Heidelberg Joint Astronomical Colloquium

Speaker Robert D. Gehrz
Title The Stratospheric Observatory for Infrared Astronomy (SOFIA)
Abstract The Stratospheric Observatory for Infrared Astronomy (SOFIA) is a joint U.S./German Project to develop and operate a 2.5-meter infrared airborne telescope in a Boeing 747-SP that flies in the stratosphere at altitudes as high as 45,000 and is capable of observations from 0.3 µm to 1.6 mm with an average transmission greater than 80 percent.

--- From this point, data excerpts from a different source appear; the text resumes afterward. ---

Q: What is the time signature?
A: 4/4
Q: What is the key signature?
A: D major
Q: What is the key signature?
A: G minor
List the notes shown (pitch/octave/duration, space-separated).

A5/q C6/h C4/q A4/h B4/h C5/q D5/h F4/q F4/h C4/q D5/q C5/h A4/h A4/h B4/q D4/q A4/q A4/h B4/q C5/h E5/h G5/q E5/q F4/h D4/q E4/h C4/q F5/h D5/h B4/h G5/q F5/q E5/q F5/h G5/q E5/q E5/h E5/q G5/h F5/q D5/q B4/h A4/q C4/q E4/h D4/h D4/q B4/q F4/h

SOFIA will be staged out of the NASA Dryden Flight Research Center aircraft operations facility at Palmdale, CA and the SOFIA Science Mission Operations Center (SSMOC) will be located at NASA Ames Research Center, Moffet Field, CA. First science flights will begin in 2009, the next instrument call and the first General Observer science call will be in 2010, and a full operations schedule of about 120 8 to 10 hour flights per year will begin in by 2014. The observatory is expected to operate for more than 20 years. SOFIA will initially fly with nine focal plane instruments that include broadband imagers, moderate resolution spectrographs that will resolve broad features due to dust and large molecules, and high resolution spectrometers capable of studying the kinematics of molecular and atomic gas lines at km/s resolution. We describe the facility SOFIA facility and outline the opportunities for observations by the general scientific community, future instrumentation developments, and operations collaborations. The operational characteristics of the SOFIA first-generation instruments are summarized and we give several specific examples of the types of scientific studies to which these instruments are expected to make fundamental scientific contributions. Results from the initial early science flights will be described.